In order to know what an XML document actually means, you need to know its schema. A schema is a kind of dictionary that defines all the names of the elements and to some extent, what they mean. It also describes the grammar of the document: for example, we might say that a
<chapter> can be inside a
<book> but not the other way around.
You can make up your own schema, and that’s often advisable when modeling a unique business practice. But books and other kinds of literature are well-understood, and there’s already been a huge amount of thought put into how to properly model them in XML. If you’re in digital publishing, these are the three schemas you’re most likely to come across when modeling written works:
Originally designed for technical books, DocBook has emerged as an excellent general-purpose book schema.

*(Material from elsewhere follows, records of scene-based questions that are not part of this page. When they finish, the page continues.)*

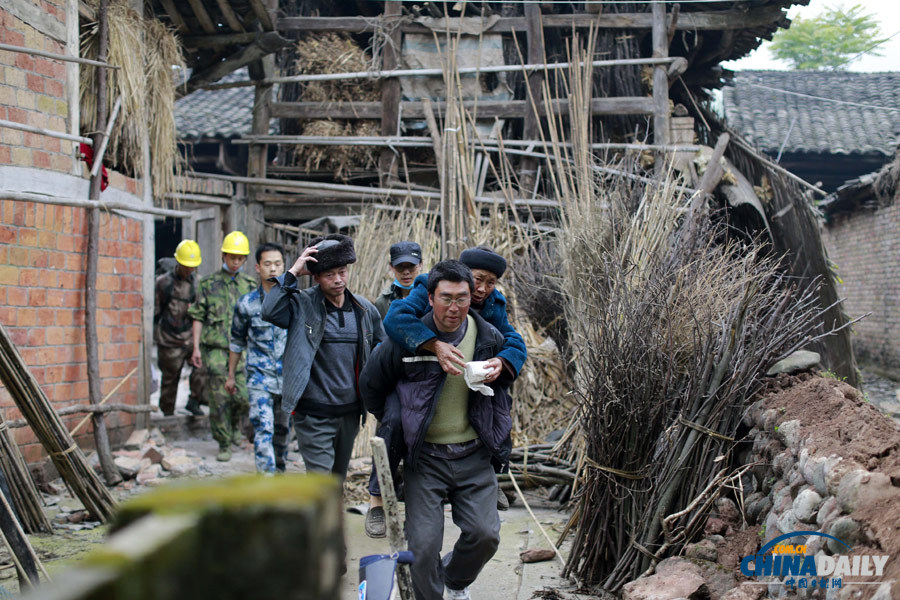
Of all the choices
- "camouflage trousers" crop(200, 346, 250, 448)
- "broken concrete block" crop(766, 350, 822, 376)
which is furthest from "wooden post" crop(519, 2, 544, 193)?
"broken concrete block" crop(766, 350, 822, 376)

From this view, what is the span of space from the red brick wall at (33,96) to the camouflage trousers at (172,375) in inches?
121

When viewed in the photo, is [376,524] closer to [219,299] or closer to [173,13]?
[219,299]

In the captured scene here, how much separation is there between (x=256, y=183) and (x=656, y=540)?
7.98 m

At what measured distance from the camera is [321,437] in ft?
13.6

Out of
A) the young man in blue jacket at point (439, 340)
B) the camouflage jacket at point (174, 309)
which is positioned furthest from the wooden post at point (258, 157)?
Answer: the young man in blue jacket at point (439, 340)

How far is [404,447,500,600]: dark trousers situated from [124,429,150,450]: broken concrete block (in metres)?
4.45

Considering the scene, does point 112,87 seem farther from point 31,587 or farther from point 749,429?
point 749,429

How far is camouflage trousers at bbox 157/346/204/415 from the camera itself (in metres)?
8.70

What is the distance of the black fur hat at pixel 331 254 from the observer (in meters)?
4.14

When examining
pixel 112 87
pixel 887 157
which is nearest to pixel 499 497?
pixel 112 87

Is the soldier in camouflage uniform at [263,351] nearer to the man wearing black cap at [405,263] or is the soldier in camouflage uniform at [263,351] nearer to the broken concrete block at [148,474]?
the man wearing black cap at [405,263]

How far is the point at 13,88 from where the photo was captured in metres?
5.67

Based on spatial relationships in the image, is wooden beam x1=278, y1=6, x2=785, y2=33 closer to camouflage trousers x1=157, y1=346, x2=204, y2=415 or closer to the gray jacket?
camouflage trousers x1=157, y1=346, x2=204, y2=415

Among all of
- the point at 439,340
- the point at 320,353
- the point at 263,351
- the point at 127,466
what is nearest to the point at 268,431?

Because it’s in wide use, there are a lot of modern tools that understand it (including the excellent oXygen XML editor), and it’s trivial to generate other formats, including PDF and HTML, from a DocBook source.
Here’s a really simple DocBook document, in this case describing an article rather than a whole book:
<?xml version="1.0" encoding="utf-8"?> <article xmlns="http://docbook.org/ns/docbook" version="5.0" xml:lang="en"> <title>Sample article</title> <para>This is a very short article.</para> </article>
The Text Encoding Initiative is also used to model textual works, but supports methods to encode historical and academic texts. TEI allows document authors to include revision history, extensive footnoting and cross-references, and provides a rich tagging mechanism for poetry, drama, and other forms of human literature.
TEI is frequently used in library digitization and archiving projects, and it can be used to encode texts that might seem otherwise impossible to render in XML. This project from the University of Maryland really shows off TEI’s power: In Transition: Selected Poems by the Baroness Elsa von Freytag-Loringhoven.
In lots of ways, XHTML is wholly unsuited for use in book content. XHTML has almost no semantically-meaningful elements as applied to literature — there’s no built-in way to indicate a chapter, or footnotes, or dialogue versus description.
The advantage it does have is that it’s ubiquitous — thanks to the web — and many people who otherwise have no experience in XML or text encoding know at least a little HTML. Because of the web there are probably more works written in HTML today than in any other form in history.
By supplementing it with other forms of XML that do provide semantic structure, as in ePub, XHTML is demonstrably a useful and important commercial format.